-- FRAGMENTO DEL TEXTO --
Se trata de espacios donde las puertas confluyen en encuentros insoportables con los personajes, al mismo tiempo que resuenan en los corredores voces que sofocan el habla. Lugares con proximidades y distancias que, conjugadas, no cesan de desplazarse.

Otro aspecto del espacio literario es que en él ocurre un extravío que no avanza en línea recta, sino que lo hace en un constante re-comenzar sin ningún punto de partida, en el que, antes de haber empezado, ya ha vuelto a comenzar. Blanchot asevera que hay una correspondencia entre la mala infinitud y la mala eternidad, y que Borges, a partir de ser un hombre literario, se enfrenta a ellas. Para el escritor argentino el mundo es un libro y éste, a su vez, puede ser el mundo. Los libros devoran el mundo en los relatos de este escritor, así sucede en el cuento Tlön, Uqbar, Orbis Tertius [14], donde los libros de Tlön sustituyen a las lenguas y a los saberes del mundo; del mismo modo, la impersonalidad del espacio literario interrumpe las representaciones del mundo con su exterioridad. Blanchot expone que el libro y el mundo se reflejan infinitamente en imágenes que afirman la potencia de lo falso. El libro como posibilidad del mundo efectúa una falsificación como elemento de la ficción. A juicio de Blanchot, los títulos de Ficciones y Artificios son los más adecuados para referirse a la literatura. Este autor recuerda que, para Borges, en todos los autores, ya sean Carlyle, Whitman o Joyce, hay un ímpetu de incorporar páginas que no les pertenecen, pues ya no se trata de los autores, sino de una potencia sin nombre que escribe. Ciertamente, la literatura es esencial, a la vez que impersonal. A través de Paul Valéry, en el ensayo La flor de Coleridge, Borges recuerda el espíritu impersonal de la literatura.

-- CONSIGNA --
Transcriba literalmente el pasaje del texto sobre el espacio literario comprendido entre "Se trata de espacios" y "cesan de desplazarse.", ambos inclusive.

-- MATERIAL PROPORCIONADO --
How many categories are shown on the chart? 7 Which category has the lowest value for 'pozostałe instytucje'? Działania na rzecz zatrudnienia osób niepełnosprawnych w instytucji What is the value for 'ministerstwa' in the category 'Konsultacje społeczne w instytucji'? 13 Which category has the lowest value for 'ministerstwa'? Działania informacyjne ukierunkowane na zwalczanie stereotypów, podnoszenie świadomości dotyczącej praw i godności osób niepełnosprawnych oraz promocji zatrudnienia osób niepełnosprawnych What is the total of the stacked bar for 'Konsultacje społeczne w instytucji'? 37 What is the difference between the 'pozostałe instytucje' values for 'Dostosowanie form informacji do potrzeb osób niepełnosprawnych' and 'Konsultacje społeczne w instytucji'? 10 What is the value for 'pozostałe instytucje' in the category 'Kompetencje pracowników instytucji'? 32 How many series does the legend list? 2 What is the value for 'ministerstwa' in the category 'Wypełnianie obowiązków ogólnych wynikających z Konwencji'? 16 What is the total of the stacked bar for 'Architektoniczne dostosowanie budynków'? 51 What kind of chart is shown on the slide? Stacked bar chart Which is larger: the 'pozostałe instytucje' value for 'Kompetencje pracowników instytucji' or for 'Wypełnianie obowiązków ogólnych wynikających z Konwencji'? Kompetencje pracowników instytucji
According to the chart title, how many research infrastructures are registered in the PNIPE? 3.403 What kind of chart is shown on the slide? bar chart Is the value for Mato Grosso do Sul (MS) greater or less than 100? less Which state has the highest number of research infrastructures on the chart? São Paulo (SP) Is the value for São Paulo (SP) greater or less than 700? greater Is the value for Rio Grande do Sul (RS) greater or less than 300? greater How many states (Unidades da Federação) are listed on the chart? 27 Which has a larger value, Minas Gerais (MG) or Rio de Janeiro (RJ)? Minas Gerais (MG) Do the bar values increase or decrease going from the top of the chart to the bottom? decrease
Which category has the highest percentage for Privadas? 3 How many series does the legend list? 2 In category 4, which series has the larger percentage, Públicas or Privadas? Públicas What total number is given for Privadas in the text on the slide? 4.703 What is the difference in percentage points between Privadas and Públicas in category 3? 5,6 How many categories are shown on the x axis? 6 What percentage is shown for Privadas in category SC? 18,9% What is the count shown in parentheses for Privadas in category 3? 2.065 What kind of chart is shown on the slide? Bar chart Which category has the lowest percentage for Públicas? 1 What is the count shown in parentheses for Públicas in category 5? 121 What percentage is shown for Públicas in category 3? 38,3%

-- RESPUESTA PROPUESTA --
Se trata de espacios donde las puertas confluyen en encuentros insoportables con los personajes, al mismo tiempo que resuenan en los corredores voces que sofocan el habla. Lugares con proximidades y distancias que, conjugadas, no cesan de desplazarse.